> [RAW DATA]:
:::::

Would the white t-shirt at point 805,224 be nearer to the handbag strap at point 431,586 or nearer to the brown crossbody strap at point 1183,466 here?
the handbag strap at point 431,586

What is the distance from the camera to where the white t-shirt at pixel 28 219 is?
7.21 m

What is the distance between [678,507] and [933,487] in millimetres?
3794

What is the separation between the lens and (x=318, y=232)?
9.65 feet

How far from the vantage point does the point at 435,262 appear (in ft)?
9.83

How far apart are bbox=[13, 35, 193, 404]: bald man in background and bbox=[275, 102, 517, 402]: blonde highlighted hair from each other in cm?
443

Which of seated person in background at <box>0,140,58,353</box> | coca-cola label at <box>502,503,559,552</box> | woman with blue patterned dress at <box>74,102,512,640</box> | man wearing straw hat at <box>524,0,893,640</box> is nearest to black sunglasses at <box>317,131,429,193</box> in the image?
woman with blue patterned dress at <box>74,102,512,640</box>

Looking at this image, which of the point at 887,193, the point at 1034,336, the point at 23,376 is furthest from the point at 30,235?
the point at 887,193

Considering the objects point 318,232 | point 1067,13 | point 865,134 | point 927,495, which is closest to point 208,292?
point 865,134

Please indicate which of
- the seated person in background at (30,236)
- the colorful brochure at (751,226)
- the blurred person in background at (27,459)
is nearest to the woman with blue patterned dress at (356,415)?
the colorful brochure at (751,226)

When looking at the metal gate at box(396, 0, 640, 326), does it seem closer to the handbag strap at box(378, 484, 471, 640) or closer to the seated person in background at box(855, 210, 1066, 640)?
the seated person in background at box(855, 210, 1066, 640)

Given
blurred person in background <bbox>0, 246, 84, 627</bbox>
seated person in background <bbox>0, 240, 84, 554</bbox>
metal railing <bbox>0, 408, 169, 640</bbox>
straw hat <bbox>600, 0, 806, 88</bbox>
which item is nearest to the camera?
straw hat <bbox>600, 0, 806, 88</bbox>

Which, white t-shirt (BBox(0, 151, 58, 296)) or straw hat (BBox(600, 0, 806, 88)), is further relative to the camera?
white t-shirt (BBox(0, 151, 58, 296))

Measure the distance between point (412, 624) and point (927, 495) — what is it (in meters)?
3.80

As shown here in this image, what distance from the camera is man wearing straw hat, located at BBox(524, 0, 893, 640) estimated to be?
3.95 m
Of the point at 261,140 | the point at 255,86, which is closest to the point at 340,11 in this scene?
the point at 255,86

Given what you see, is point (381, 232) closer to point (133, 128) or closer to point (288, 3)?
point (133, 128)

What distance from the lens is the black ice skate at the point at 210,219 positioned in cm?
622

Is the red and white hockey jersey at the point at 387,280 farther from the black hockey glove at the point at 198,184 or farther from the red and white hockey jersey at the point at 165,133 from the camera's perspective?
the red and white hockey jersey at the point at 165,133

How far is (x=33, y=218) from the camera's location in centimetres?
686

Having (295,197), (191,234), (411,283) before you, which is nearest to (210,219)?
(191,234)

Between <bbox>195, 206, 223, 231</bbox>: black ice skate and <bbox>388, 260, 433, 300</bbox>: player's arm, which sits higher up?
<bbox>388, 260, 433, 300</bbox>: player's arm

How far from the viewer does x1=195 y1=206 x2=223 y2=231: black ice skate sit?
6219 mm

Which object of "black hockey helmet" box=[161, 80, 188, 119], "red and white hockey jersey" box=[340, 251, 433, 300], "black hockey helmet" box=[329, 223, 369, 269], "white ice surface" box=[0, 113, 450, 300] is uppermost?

:::::

> [GOAL OF THE EXERCISE]:
Reproduce the rows above, switching each "lens" to "camera" and keeping everything else the same.

> [RESPONSE TO THIS TASK]:
Would the white t-shirt at point 805,224 be nearer to the handbag strap at point 431,586 or nearer to the brown crossbody strap at point 1183,466 here?
the handbag strap at point 431,586

What is the distance from the camera to where the white t-shirt at pixel 28 219 is?
7.21 m

What is the distance between [678,507] and [933,487] in millimetres?
3794

What is the separation between the camera and (x=318, y=232)?
9.65 feet

How far from the vantage point does the point at 435,262 appear (in ft)?
9.83

How far apart are bbox=[13, 35, 193, 404]: bald man in background and bbox=[275, 102, 517, 402]: blonde highlighted hair from each other in cm?
443

Which of seated person in background at <box>0,140,58,353</box> | coca-cola label at <box>502,503,559,552</box> | woman with blue patterned dress at <box>74,102,512,640</box> | man wearing straw hat at <box>524,0,893,640</box> is nearest to black sunglasses at <box>317,131,429,193</box> in the image?
woman with blue patterned dress at <box>74,102,512,640</box>

Looking at this image, which of the point at 887,193, the point at 1034,336, the point at 23,376 is furthest from the point at 30,235?
the point at 887,193

Considering the objects point 318,232 | point 1067,13 | point 865,134 | point 927,495, which is closest to point 208,292?
point 865,134

Please indicate which of
- the seated person in background at (30,236)
- the colorful brochure at (751,226)
- the blurred person in background at (27,459)
is nearest to the woman with blue patterned dress at (356,415)?
the colorful brochure at (751,226)

When looking at the metal gate at box(396, 0, 640, 326), does it seem closer to the handbag strap at box(378, 484, 471, 640) or closer to the seated person in background at box(855, 210, 1066, 640)?
the seated person in background at box(855, 210, 1066, 640)

Given
blurred person in background <bbox>0, 246, 84, 627</bbox>
seated person in background <bbox>0, 240, 84, 554</bbox>
metal railing <bbox>0, 408, 169, 640</bbox>
straw hat <bbox>600, 0, 806, 88</bbox>
which item is nearest to the camera?
straw hat <bbox>600, 0, 806, 88</bbox>

Which, white t-shirt (BBox(0, 151, 58, 296)) or straw hat (BBox(600, 0, 806, 88)), is further relative to the camera?
white t-shirt (BBox(0, 151, 58, 296))

Measure the distance between point (412, 624) and point (927, 495) — what is it (in meters)?
3.80

As shown here in this image, what distance from the camera is man wearing straw hat, located at BBox(524, 0, 893, 640) estimated to be?
3.95 m
Of the point at 261,140 | the point at 255,86, which is closest to the point at 340,11 in this scene?
the point at 255,86

Given what you see, is point (381, 232) closer to point (133, 128) or closer to point (288, 3)?
point (133, 128)

What distance from the camera is the black ice skate at the point at 210,219 positioned in cm?
622

Is the red and white hockey jersey at the point at 387,280 farther from the black hockey glove at the point at 198,184 or farther from the red and white hockey jersey at the point at 165,133 from the camera's perspective?
the red and white hockey jersey at the point at 165,133

How far is (x=33, y=218) from the camera's location in centimetres?
686

Having (295,197), (191,234), (411,283) before you, which is nearest to (210,219)?
(191,234)

Between <bbox>195, 206, 223, 231</bbox>: black ice skate and <bbox>388, 260, 433, 300</bbox>: player's arm, which sits higher up?
<bbox>388, 260, 433, 300</bbox>: player's arm

How far from the viewer does x1=195 y1=206 x2=223 y2=231: black ice skate sit?
6219 mm

Which object of "black hockey helmet" box=[161, 80, 188, 119], "red and white hockey jersey" box=[340, 251, 433, 300], "black hockey helmet" box=[329, 223, 369, 269], "white ice surface" box=[0, 113, 450, 300] is uppermost?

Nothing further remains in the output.